Выбрать главу

По мере того как лужи на мостовой сменялись на лужи в грязи, а добротные каменные дома на убогие домишки, Эдгар успел прийти в себя и уже раздумывал — а правильно ли он поступил, поддавшись порыву? Может, сегодня бы улыбнулось счастье и он наконец-то нашел бы следы Аннабель?

Но отступать было поздно, потому что доктор уже радостно махал рукой в сторону особняка, стоящего на отшибе и выделявшегося на фоне прочих домов, словно рыцарский замок среди крестьянских лачуг.

— А вы богатый человек, — заметил Эдгар, выбираясь из скрипучей пролетки.

Доктор ответил не сразу, так как ругался с извозчиком. Судя по всему, кучер запросил больше, чем договаривались, а англичанин не желал платить лишнего. Победа осталась за эскулапом, а извозчику осталось лишь сорвать злость на неповинной кобыле.

— Русские всегда пытаются обмануть иностранца, — пожаловался Ишервуд. — Мы договорились на десять копеек, а мужик потребовал пятнадцать — мол, он не знал, что так далеко ехать. Какое мне дело до его знаний? Если ты подрядился быть извозчиком, то будь добр, заранее узнавай свои маршруты и бери деньги в соответствии с уговором. Договора должны соблюдаться! Да, — спохватился доктор, — мне показалось, или вы что-то спросили?

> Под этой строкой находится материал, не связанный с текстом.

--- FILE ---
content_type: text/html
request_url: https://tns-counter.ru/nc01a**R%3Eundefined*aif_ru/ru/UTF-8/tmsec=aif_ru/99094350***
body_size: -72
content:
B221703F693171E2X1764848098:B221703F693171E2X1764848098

— Я сказал, что вы очень богатый человек, — повторил По, пояснив: — Говорят, в Санкт-Петербурге очень дорогие дома.

— Ну что вы! — рассмеялся Ишервуд. — Если бы мой дом стоял на Невском проспекте или на Гороховой, на Большой Морской, то был бы дорогим. Это место считается дешевым. Вот у вашего приятеля-книжника, действительно дорогой дом.

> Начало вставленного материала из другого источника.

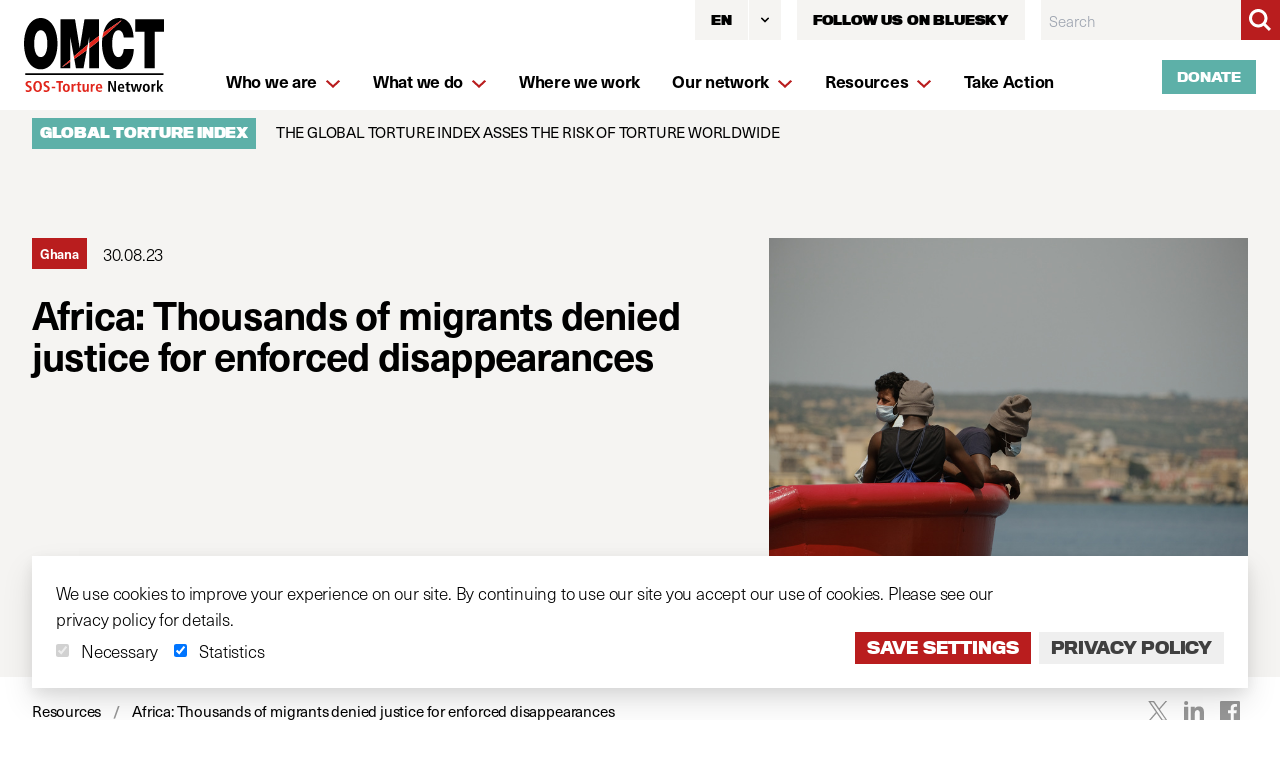

--- FILE ---
content_type: text/html; charset=UTF-8
request_url: https://www.omct.org/index.php/actions/sprig-core/components/render?sprig%3AsiteId=2de05f13a6197bc2f69da33adce921ecb7fcb164e3978b844c33d0f8c17f897d1&sprig%3Aid=07c5ce3c1831df739052cf76dfbb3ea9cbb63ed37c16da3f001599d19b1c1a1acomponent-bnupdp&sprig%3Acomponent=3c59bd3f56626b80961cb7fc358d9af5ca736082d1f5ac7eafd7cc62236d1a63&sprig%3Atemplate=1bf0b36f4be427f06362fa45f2b899b6bab35964f839d035dc881dfb932299e7_components%2Fsprig%2Flanguage-inline&sprig%3Avariables%5BentryId%5D=c9e039862960825c8d1d37d39b9a710b81ea601cb340e3febcfd1638a9cdd4aa419068&sprig%3Avariables%5Bheader%5D=b53ad828cb5c88d594164b3e1e0e3df41d378267d1ededd3d8e7366e32269a89Also%20available%20in%20
body_size: 316
content:

                
                     
        <div class="mb-8 bg-brand-beige">
            <div class="px-4 py-3 mx-auto max-w-screen-xl sm:px-6 lg:py-4 lg:px-6 lg:flex lg:items-center lg:justify-start border-l-5 border-brand-green">
                                    <h2 class="mb-0 mr-4 text-sm font-medium">
                        Also available in 
                    </h2>
                
                <div class="mt-4 -ml-2 lg:flex-shrink-0 lg:mt-0" data-barba-prevent="all">
                                            <div class="inline-flex ml-2 shadow rounded-md">
                            
<a href="https://www.omct.org/en/resources/news/africa-thousands-of-african-migrants-have-not-received-justice-for-enforced-disappearances"
	class="o-btn o-btn--primary o-btn--small ">
	English
</a>

                        </div>
                                            <div class="inline-flex ml-2 shadow rounded-md">
                            
<a href="https://www.omct.org/fr/ressources/nouvelles/africa-thousands-of-african-migrants-have-not-received-justice-for-enforced-disappearances"
	class="o-btn o-btn--primary o-btn--small ">
	Français
</a>

                        </div>
                                    </div>
            </div>
        </div>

Эдгара слегка задело, что англичанин назвал старого Шина его приятелем. Уж не следил ли доктор за ним? Устыдившись собственного предположения, пожал плечами:

— Разве у мистера Шина дом? Я думал, у него книжная лавка.

— Мистер Эдгар, друг мой, — вы ведь позволите так себя называть? — господин Шин очень богатый человек. Книжная лавка — это только хобби старика и занимает лишь малую часть его собственного дома. А такой дом стоит огромных денег! Я даже не берусь сказать сколько. Мое жилище — всего лишь гонорар за курс лечения от застарелого сифилиса.

"И плата за молчание", — подумал Эдгар, но вслух, понятное дело, ничего не сказал.

К удивлению юноши, во дворе не оказалось ни привратника, ни дворника. Доктор собственноручно открыл калитку, а потом, подойдя к двери, не стал звонить в колокольчик, а отпер замок собственным ключом. В прихожей хозяина тоже никто не встретил. Ишервуд, помогая американцу раздеться, проникновенно пояснил:

— Не доверяю русской прислуге.

Гостиная, куда доктор провел Эдгара, была довольно большой, но неопрятной. Тут и там валялись разрозненные бумаги, толстые журналы, книги. Не поленившись, Эдгар поднял один из журналов и со вздохом бросил обратно — что-то научное, по-немецки. Вдоль стен выстроились книжные шкафы, набитые пухлыми фолиантами. Похоже, Ишервуд использовал гостиную не только для приема гостей, но и как библиотеку. Исходя из того, что дом был огромен, это казалось странным.

"Боже мой, как здесь холодно!" — подумал Эдгар, поняв, что же его смущало — дом доктора казался нежилым! Ухватив себя руками за плечи, юноша принялся с силой растирать замерзающие мышцы.

— Располагайтесь, — любезно пригласил доктор, сдвигая с угла обеденного стола несколько томов в кожаных переплетах — порыжевших от времени, а на освободившееся место утвердил графин и две рюмки, хотя говорил о стаканчике.

Эдгар уже привык, что в России "выпить" означало еще и перекусить. Но для англичанина "выпить джина" означало именно "выпить джина". А жаль. По с удовольствием бы сейчас съел что-нибудь — хотя бы сэндвич.

Русские привычки становились частью натуры — Эдгар ожидал, что доктор разольет джин и произнесет tost, но тот уже смаковал напиток. Кажется, американец тоже удивил Ишервуда, выпив рюмку в один глоток.

Выпитый джин, словно горячий комок упал в желудок, откуда принялся разливаться по жилам, разнося долгожданное тепло.

— Я снимаю квартиру на острове Василия, там и живу в основном, а в этом доме только храню экспонаты своей коллекции. Им в равной мере вредны и жара и холод. Истопник топит печь три раза в неделю. Надо бы два раза, но проклятая петербургская сырость может испортить ценные вещи, — сообщил доктор, потягивая джин крошечными глоточками. Заметив, что гость посматривает на графин, наполнил его рюмку.